I'm not in the business of spreading panic. If it wasn't Isis or Antifa, it would be someone else. These groups are simply the most easy to manipulate since they are largely emotion-driven, and are thus mobilized for the purpose of destabilizing areas which offer some kind of competition to the state.
Every country in the middle east which tries to assert some level of autonomy gets its angry mobs armed by the west to fight against it and falls into chaos.
Think about metropolitan areas. These are the places which are more than likely going to favor decriminalized cannabis, gay marriage and equal opporty in the work place more than other places. The cities win these things through democracy, but then they take it farther. Then come bathrooms for made up genders and alternative pronouns which, somehow, the people want legislated.
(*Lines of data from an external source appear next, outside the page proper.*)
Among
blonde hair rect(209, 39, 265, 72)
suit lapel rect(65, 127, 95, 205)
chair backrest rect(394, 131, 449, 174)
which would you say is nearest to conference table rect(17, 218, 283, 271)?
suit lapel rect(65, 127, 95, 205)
Western governments are trying to keep mobs in check the only way they know how in a democracy: by taking democracy to its ultimate conclusions. Antifa and Isis are useful groups to break laws that would give the state an excuse to tighten restrictions on absolutely everything, so that everything, including arbitrary words and ideas, can be made illegal. Globalists want complete politicization of life, because they know democracy eventually destroys itself and that they can always move the goal post.
In a world full of double speak, it's easy to not take people at their word, but we need to start. It raises the standard for others and for ourselves.
Self defense is important, but it's not good enough in isolation. We need to establish communities of people we trust. The main criteria is honesty. People who can be trusted to act on their word will give you a good indication of how you might shape society. Even if people can keep their word, not everyone agrees about how people should live together. Fair enough. There's room for diversity of community types. But this is only one small step. Eventually, after establishing trust, you will be able to identify the people who are the most capable of protecting the group and seeing its goals realized. We currently live in a world where we have too many people already living in conformity with the above columnist's remedy for terrorism; we already have people consuming and drinking and watching too much television. Keeping calm and self-destructing on is not what we need now. We need encouragement and strength, but that can only come out of building strong relationships in communities that are cooperative.